**Rows from a dataset**
•••••
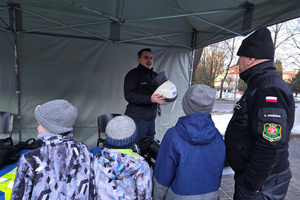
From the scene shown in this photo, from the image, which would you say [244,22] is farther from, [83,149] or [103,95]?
[103,95]

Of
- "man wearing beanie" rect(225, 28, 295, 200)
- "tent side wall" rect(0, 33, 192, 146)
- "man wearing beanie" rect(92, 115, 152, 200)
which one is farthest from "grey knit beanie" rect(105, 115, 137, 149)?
"tent side wall" rect(0, 33, 192, 146)

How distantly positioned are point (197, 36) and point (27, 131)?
3.63 meters

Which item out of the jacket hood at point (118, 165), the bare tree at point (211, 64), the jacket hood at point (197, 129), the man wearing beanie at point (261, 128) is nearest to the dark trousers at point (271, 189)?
the man wearing beanie at point (261, 128)

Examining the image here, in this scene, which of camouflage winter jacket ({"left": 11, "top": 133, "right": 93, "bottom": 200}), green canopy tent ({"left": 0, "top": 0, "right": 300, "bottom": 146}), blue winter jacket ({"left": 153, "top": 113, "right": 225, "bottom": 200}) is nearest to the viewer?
camouflage winter jacket ({"left": 11, "top": 133, "right": 93, "bottom": 200})

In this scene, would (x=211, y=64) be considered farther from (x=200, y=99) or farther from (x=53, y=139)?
(x=53, y=139)

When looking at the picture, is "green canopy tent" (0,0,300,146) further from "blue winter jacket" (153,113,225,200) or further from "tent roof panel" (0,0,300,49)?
"blue winter jacket" (153,113,225,200)

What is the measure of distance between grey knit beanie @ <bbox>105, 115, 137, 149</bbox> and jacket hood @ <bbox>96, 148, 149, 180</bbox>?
0.29 ft

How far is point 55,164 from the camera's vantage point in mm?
975

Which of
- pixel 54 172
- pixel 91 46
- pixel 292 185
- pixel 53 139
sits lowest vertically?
pixel 292 185

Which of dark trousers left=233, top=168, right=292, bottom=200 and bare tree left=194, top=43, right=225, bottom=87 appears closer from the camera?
dark trousers left=233, top=168, right=292, bottom=200

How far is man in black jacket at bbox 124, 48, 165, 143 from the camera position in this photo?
237cm

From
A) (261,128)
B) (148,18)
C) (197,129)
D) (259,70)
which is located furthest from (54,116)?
(148,18)

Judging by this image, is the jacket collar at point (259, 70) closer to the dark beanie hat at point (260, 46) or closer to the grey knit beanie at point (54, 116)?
the dark beanie hat at point (260, 46)

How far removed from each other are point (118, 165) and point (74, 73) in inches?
112
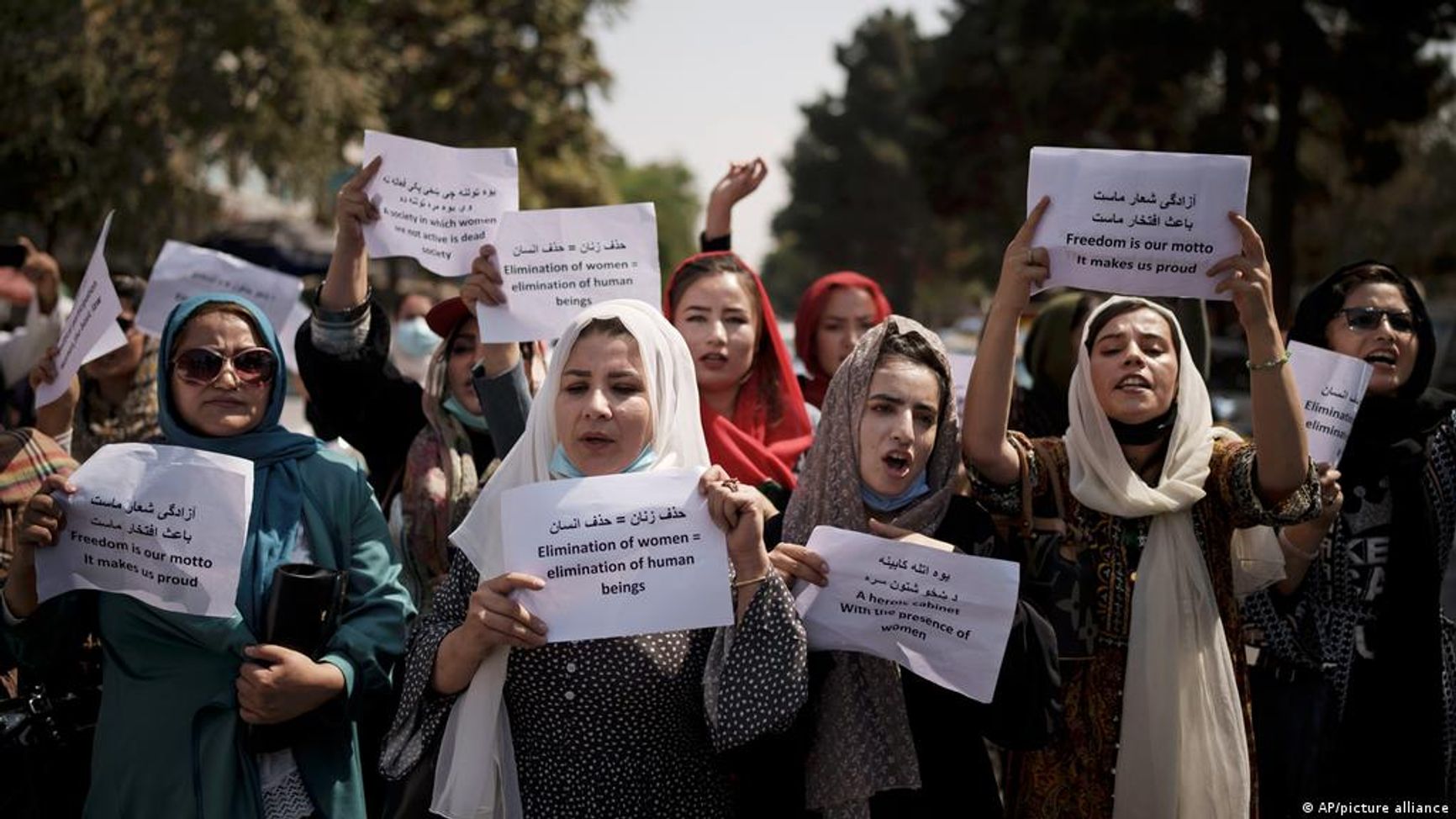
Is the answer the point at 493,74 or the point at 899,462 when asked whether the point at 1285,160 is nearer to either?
•••••
**Request**
Express every line of the items above as a JSON list of strings, one string per line. Leave out blank lines and the pictures.

**Full answer**
[
  "From the scene shown in this photo, from the image, which would you say [244,22] is farther from, [83,149] or [103,95]?",
  "[103,95]",
  "Of",
  "- \"man wearing beanie\" rect(225, 28, 295, 200)",
  "- \"tent side wall\" rect(0, 33, 192, 146)",
  "- \"man wearing beanie\" rect(92, 115, 152, 200)",
  "which one is farthest from \"grey knit beanie\" rect(105, 115, 137, 149)?",
  "\"tent side wall\" rect(0, 33, 192, 146)",
  "How distantly positioned are point (197, 36) and point (27, 131)?",
  "3.63 meters",
  "Which item out of the jacket hood at point (118, 165), the bare tree at point (211, 64), the jacket hood at point (197, 129), the man wearing beanie at point (261, 128) is nearest to the dark trousers at point (271, 189)?",
  "the man wearing beanie at point (261, 128)",
  "Examining the image here, in this scene, which of camouflage winter jacket ({\"left\": 11, \"top\": 133, \"right\": 93, \"bottom\": 200}), green canopy tent ({\"left\": 0, \"top\": 0, \"right\": 300, \"bottom\": 146}), blue winter jacket ({\"left\": 153, \"top\": 113, \"right\": 225, \"bottom\": 200}) is nearest to the viewer?",
  "camouflage winter jacket ({\"left\": 11, \"top\": 133, \"right\": 93, \"bottom\": 200})",
  "In this scene, would (x=211, y=64) be considered farther from (x=200, y=99) or farther from (x=53, y=139)?",
  "(x=53, y=139)",
  "When looking at the picture, is \"green canopy tent\" (0,0,300,146) further from \"blue winter jacket\" (153,113,225,200) or further from \"tent roof panel\" (0,0,300,49)?",
  "\"blue winter jacket\" (153,113,225,200)",
  "What is the measure of distance between grey knit beanie @ <bbox>105, 115, 137, 149</bbox> and jacket hood @ <bbox>96, 148, 149, 180</bbox>?",
  "0.29 ft",
  "How far is point 55,164 from the camera's vantage point in mm?",
  "975",
  "Which of",
  "- pixel 54 172",
  "- pixel 91 46",
  "- pixel 292 185",
  "- pixel 53 139",
  "sits lowest vertically?",
  "pixel 292 185",
  "Which of dark trousers left=233, top=168, right=292, bottom=200 and bare tree left=194, top=43, right=225, bottom=87 appears closer from the camera?",
  "dark trousers left=233, top=168, right=292, bottom=200",
  "How far is man in black jacket at bbox 124, 48, 165, 143 from the camera position in this photo?",
  "237cm",
  "From",
  "A) (261,128)",
  "B) (148,18)",
  "C) (197,129)",
  "D) (259,70)",
  "which is located furthest from (54,116)?",
  "(148,18)",
  "Judging by this image, is the jacket collar at point (259, 70) closer to the dark beanie hat at point (260, 46) or closer to the grey knit beanie at point (54, 116)?",
  "the dark beanie hat at point (260, 46)",
  "How far removed from each other are point (118, 165) and point (74, 73) in inches?",
  "112",
  "Is the answer the point at 493,74 or the point at 899,462 when asked whether the point at 1285,160 is nearer to either?"
]